Re: 64 bit - what difference will it make ?

Posted: Thu Apr 23, 2009 7:59 pm
by Zenith
pcmattman wrote:No, multitasking is the act of performing multiple tasks at once. CPU time sharing is one way of achieving that (with the current hardware). If you're running 100 tasks, each with its own core, you are still multitasking.
Well, if you really want to be technical about it, CPU time sharing isn't true multitasking (because tasks are switching about, not executing at the same time). You guys have it the wrong way round: multi-core processing is the only real multitasking we have today. 8)

Re: 64 bit - what difference will it make ?

Posted: Thu Apr 23, 2009 9:37 pm
by JackScott
It's the illusion we can create that matters. There are no actual movies, just still images that flick over really quickly. We never walk, just put one foot in front of the other lots.

Re: 64 bit - what difference will it make ?

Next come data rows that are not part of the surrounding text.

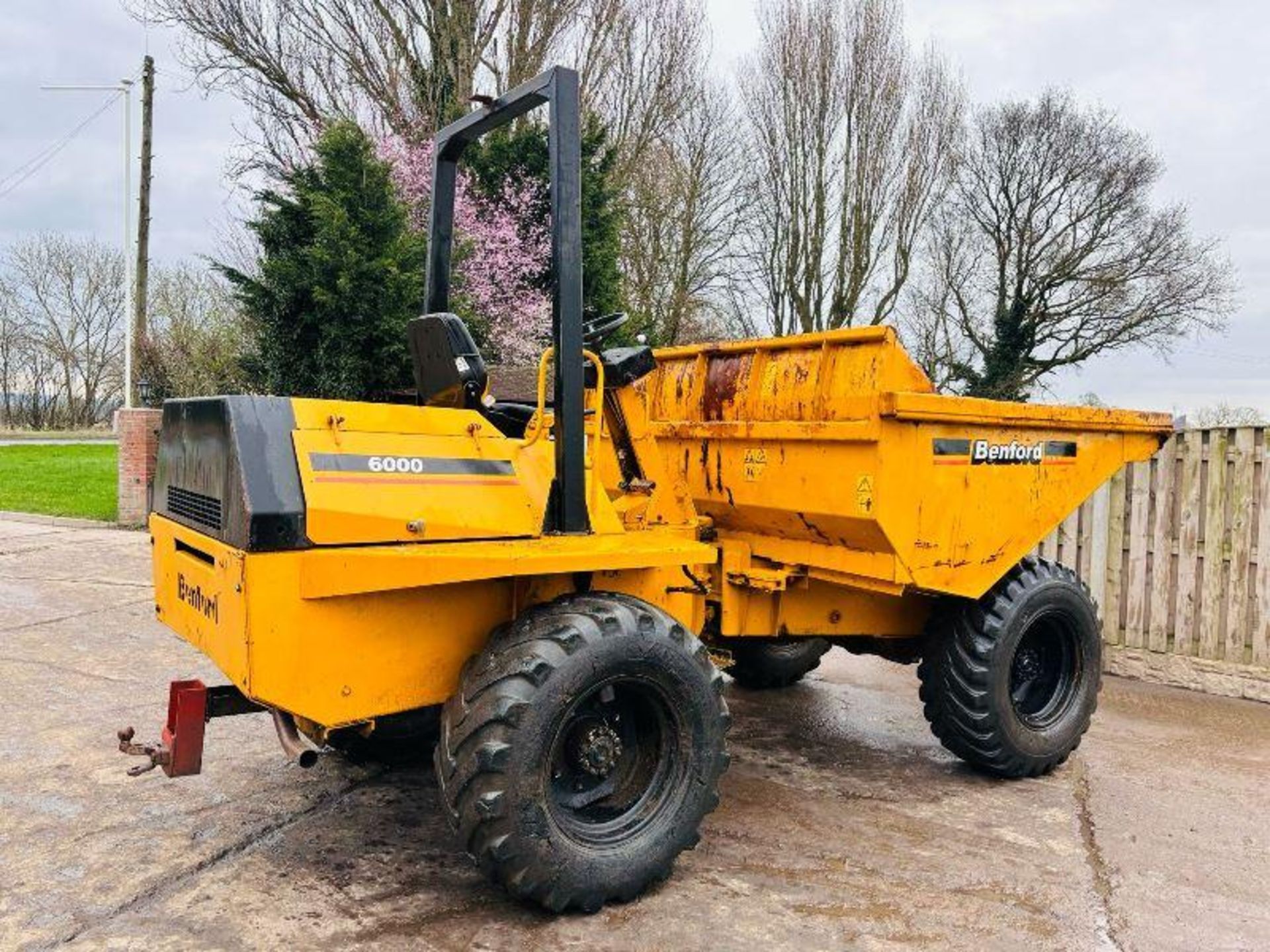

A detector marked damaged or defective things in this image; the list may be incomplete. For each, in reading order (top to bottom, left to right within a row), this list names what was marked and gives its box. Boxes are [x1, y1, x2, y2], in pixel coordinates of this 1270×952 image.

rusty dump skip [645, 327, 1168, 596]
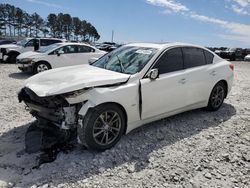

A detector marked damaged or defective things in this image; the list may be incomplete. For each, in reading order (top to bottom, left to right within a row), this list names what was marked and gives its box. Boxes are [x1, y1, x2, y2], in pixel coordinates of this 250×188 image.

headlight area damage [18, 87, 85, 157]
crumpled hood [24, 64, 131, 97]
damaged white car [19, 42, 234, 150]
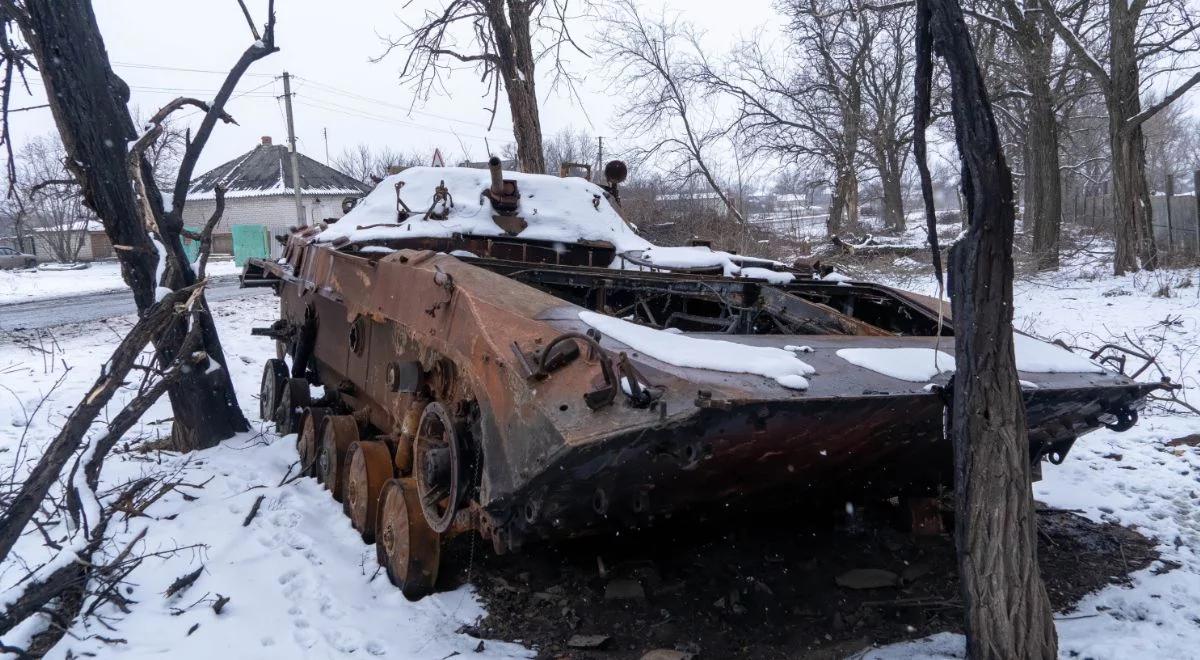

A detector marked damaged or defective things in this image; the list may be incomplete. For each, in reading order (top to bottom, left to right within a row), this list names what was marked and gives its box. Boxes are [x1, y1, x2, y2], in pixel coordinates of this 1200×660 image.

damaged roof [189, 138, 370, 200]
destroyed armored vehicle [246, 159, 1160, 600]
burnt metal [246, 217, 1160, 572]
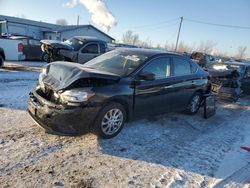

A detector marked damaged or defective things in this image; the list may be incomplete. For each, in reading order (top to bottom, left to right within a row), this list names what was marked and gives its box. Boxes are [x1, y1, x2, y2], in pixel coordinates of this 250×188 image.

crumpled hood [39, 61, 120, 91]
damaged front end [209, 68, 242, 101]
front bumper damage [27, 90, 100, 135]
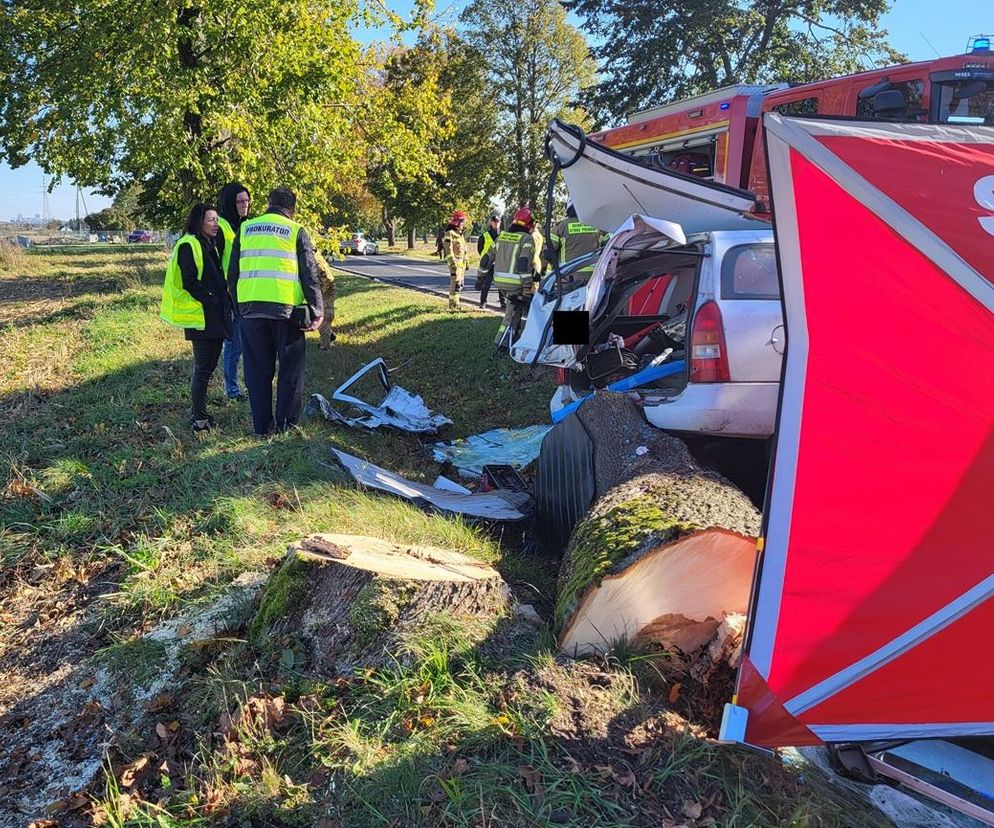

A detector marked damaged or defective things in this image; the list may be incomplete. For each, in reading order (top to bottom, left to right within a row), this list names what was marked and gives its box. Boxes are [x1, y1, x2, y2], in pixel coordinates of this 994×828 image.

shattered windshield [932, 80, 988, 124]
crashed silver car [512, 215, 784, 440]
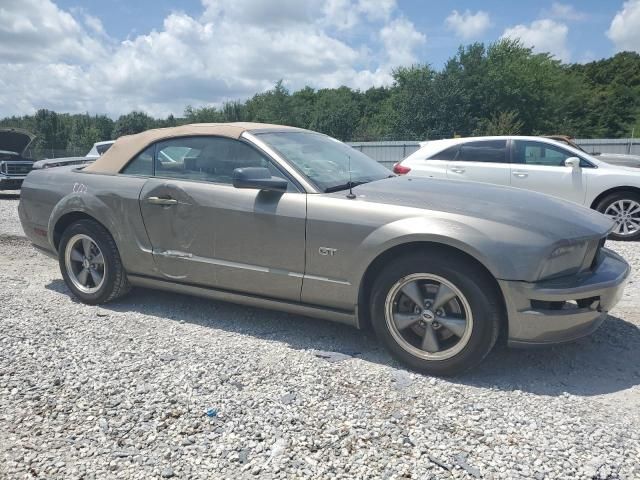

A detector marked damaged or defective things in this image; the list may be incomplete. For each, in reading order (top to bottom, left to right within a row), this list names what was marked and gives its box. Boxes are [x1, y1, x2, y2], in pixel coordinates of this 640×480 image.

Posted: Thu Apr 23, 2009 10:54 pm
by Brendan
Hi,
Dex wrote:It will be like running 100 of single-tasking OS install PC, all at the same time.
No.

As each process needs more CPU power (for better graphics, processing larger amounts of data, etc) each process will have more threads and use more cores, so you'd end up with (for e.g.) a computer with 64 logical CPUs running 3 processes with 64 threads per process; or 192 threads being scheduled on 64 CPUs (where any thread runs on any CPU to get the most "bang per buck" out of the system).

For your approach, you'd end up with (for e.g.) a computer with 64 logical CPUs running 3 processes with 1 thread per process, and none of the processes will have enough CPU time even though there's at least 61 logical CPUs doing nothing. To get around this limitation programmers will write applications that use many processes (instead of writing applications that use many threads), which is similar to what you're trying to avoid except there's more overhead, more hassle for the programmer and it'd be less efficient because CPUs will be idle when there's work to be done (because if one process blocks the OS won't be able to schedule other processes on that CPU).

The only advantage that I can see is that this approach reduces the complexity of the kernel, but that's only a pretend advantage - once you start writing things like GUIs, daemons, etc you'll need to use multiple processes just to use multiple CPUs, and the complexity you avoided in the scheduler will come back and bite you hard everywhere else.